Is the TV Guide Deal in Trouble?
$2.8 billion acquisition faces uphill battle for shareholder approval.
Gemstar TV Guide’s announced $2.8 billion sale to Macrovision Corp.—by far the biggest consumer magazine deal of 2007—faces an uphill battle for shareholder approval and ultimately may not go through, industry observers said this week.
The transaction—56 percent cash and 44 percent stock—is still pending shareholder approval at both companies. But Gemstar’s declining stock price and questions surrounding Macrovision’s plans for the company have led to serious speculation that some stockholders may vote against the deal.
Rupert Murdoch’s News Corp., which owns 41 percent of Gemstar, has publicly agreed to vote in favor of the deal. Loeb Partners, which has a 2.1 percent stake in Macrovision, announced last week that it would vote against the merger. No date has been set for a Gemstar shareholder vote. A spokesperson for Macrovision says their vote will come in mid-to-late March.
“When the acquisition was announced in early December, we said that the deal was expected to close early in Q2, 2008 and that is still the plan,” says a Gemstar spokesperson.
"We believe that investors are free to make their own decisions," Macrovision CFO James Budge told FOLIO:. "[And we] continue to believe that this is a compelling business combination."

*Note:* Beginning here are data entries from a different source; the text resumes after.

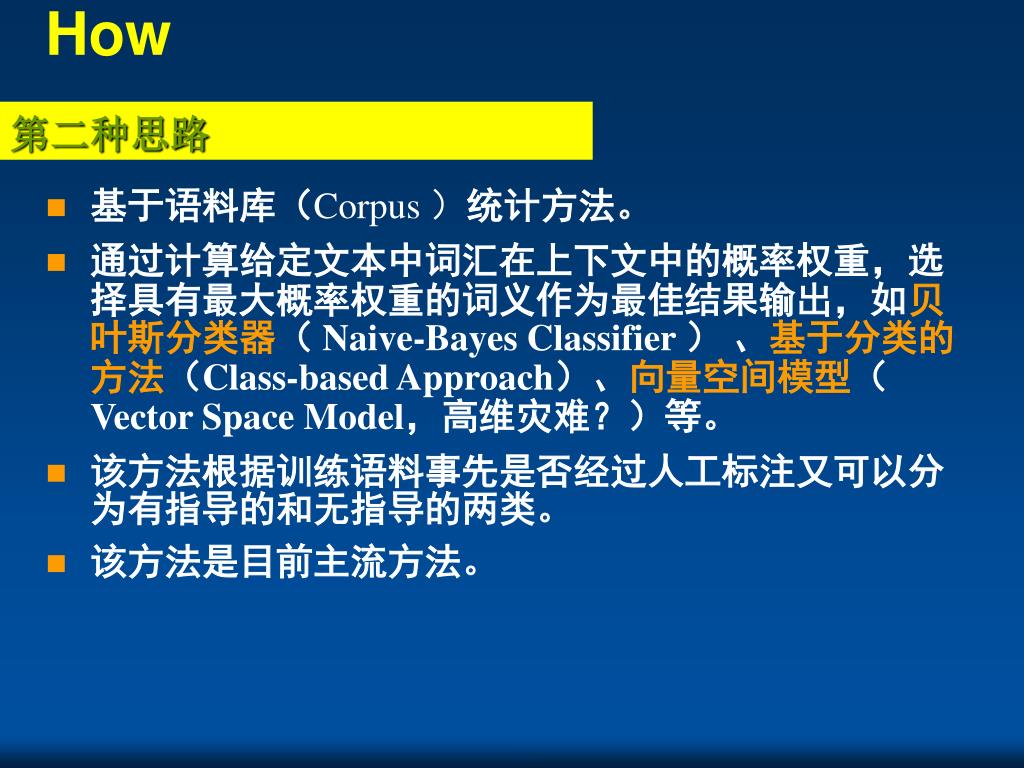 How

第二种思路

- 基于语料库（Corpus ）统计方法。
- 通过计算给定文本中词汇在上下文中的概率权重，选择具有最大概率权重的词义作为最佳结果输出，如贝叶斯分类器（ Naive-Bayes Classifier ）、基于分类的方法（Class-based Approach）、向量空间模型（ Vector Space Model，高维灾难？）等。
- 该方法根据训练语料事先是否经过人工标注又可以分为有指导的和无指导的两类。
- 该方法是目前主流方法。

Wall Street, though, has been skeptical of the pairing from the get-go. News of the deal sent shares of both companies plummeting. Macrovision shares fell 22 percent to $20.35; Gemstar shares dipped 16 percent to $4.99. Overall, Gemstar’s stock has fallen from $6.00 per share on December 7 to $4.31 at the end of trading on January 23. Macrovision’s offer values Gemstar at $5.53 a share.
On Tuesday, Reuters compiled an arbitrage spread list based on that day’s stock prices. The Gemstar deal is on the list with a spread—the difference between the offered price and the current trading price—of 40.5 percent. According to the Reuters report, “the wider the spread, the more investors doubt the deal will close.”
‘Not a Slam Dunk’
“It’s certainly not a slam dunk,” says Reed Phillips, managing partner at media banker DeSilva + Phillips. “There appears to be some controversy regarding the price. We’ll have to wait and see how much clout the shareholders have.”

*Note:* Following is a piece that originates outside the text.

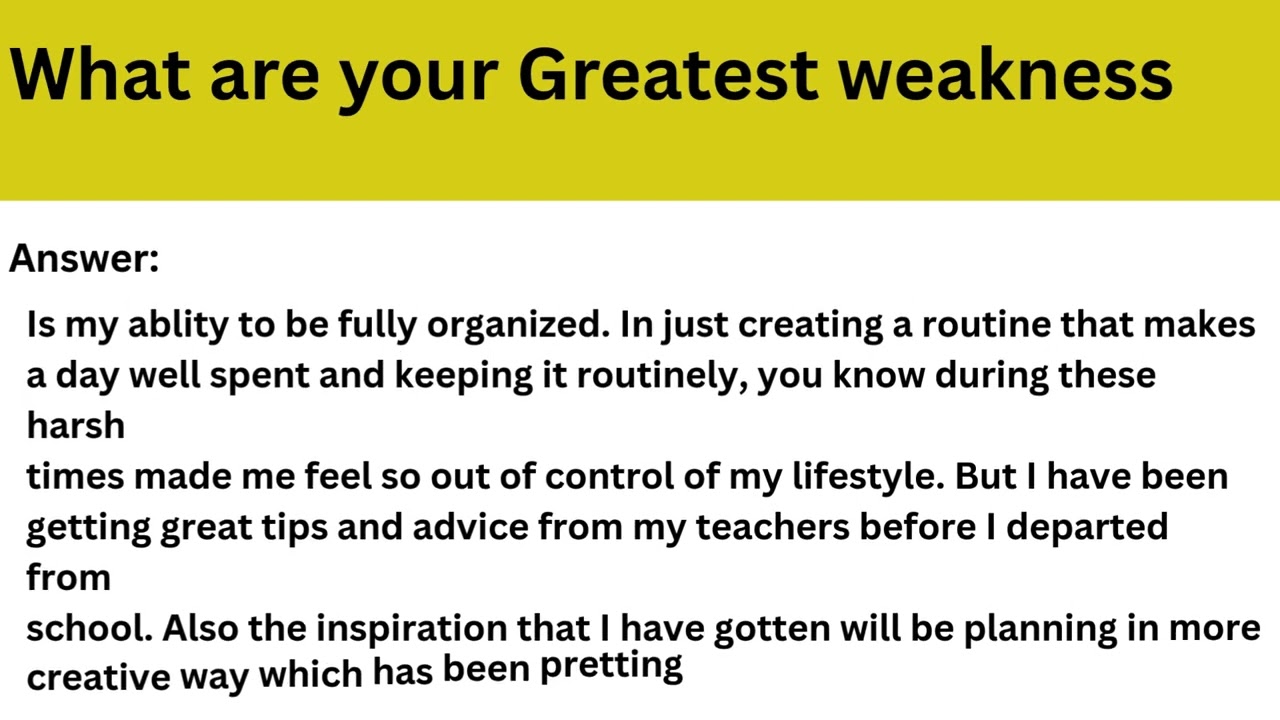 What are your Greatest weakness

Answer:

Is my ablity to be fully organized. In just creating a routine that makes a day well spent and keeping it routinely, you know during these harsh
times made me feel so out of control of my lifestyle. But I have been getting great tips and advice from my teachers before I departed from
school. Also the inspiration that I have gotten will be planning in more creative way which has been pretting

Last week, federal regulators approved the merger between the two companies. But analysts have been critical of the deal, specifically, wondering where TV Guide fits into Macrovision’s master plan. Indeed, Macrovision’s main interest in Gemstar-TV Guide appears to be data. The Santa Clara, California-based company hopes to give customers access to information about television shows and music libraries across a variety of devices and platforms.
During a conference call the morning of the sale announcement, Macrovision CEO Fred Amoroso—who will become CEO of the combined company if the sale is approved—said that no decisions had been made about TV Guide’s 3.2 million circulation magazine or its publishing division, and that he would need time to study that part of the company before disclosing his plans for the magazine. "I don’t have a deep background in that area,” Amoroso said, not exactly projecting the confidence in the publishing side of the business.

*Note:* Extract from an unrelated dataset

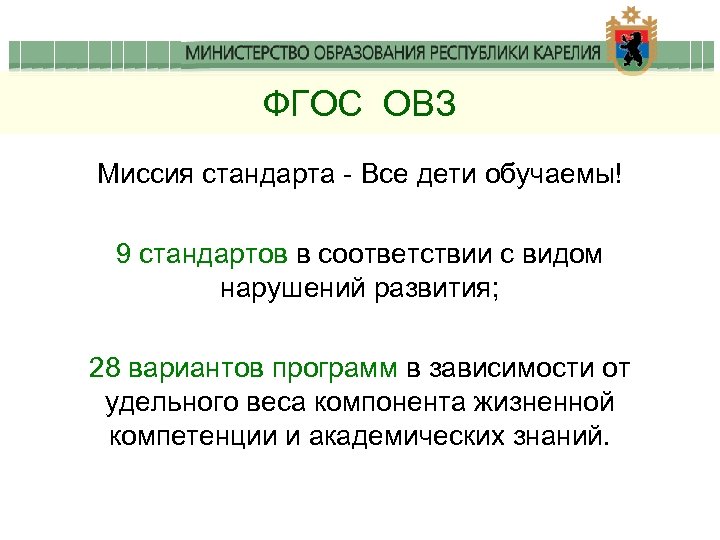 МИНИСТЕРСТВО ОБРАЗОВАНИЯ РЕСПУБЛИКИ КАРЕЛИЯ

ФГОС ОВЗ

Миссия стандарта - Все дети обучаемы!

9 стандартов в соответствии с видом нарушений развития;

28 вариантов программ в зависимости от удельного веса компонента жизненной компетенции и академических знаний.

Meanwhile, TV Guide’s performance at the newsstand has been on the decline. During the first half of 2007, the magazine’s single copy sales average fell 26 percent (to 221,900), while the average number of paid subscriptions dipped 11 percent (to 3,038,883).
Through the first three quarters of 2007, Gemstar-TV Guide had $472 million in revenues, with an operating income of $72 million. Projected revenue for 2007 for Gemstar-TV Guide is $631 million, with projected EBITDA of $115 million. Amoroso expects the combined company to achieve 10 to 15 percent growth in annual revenues over next five years.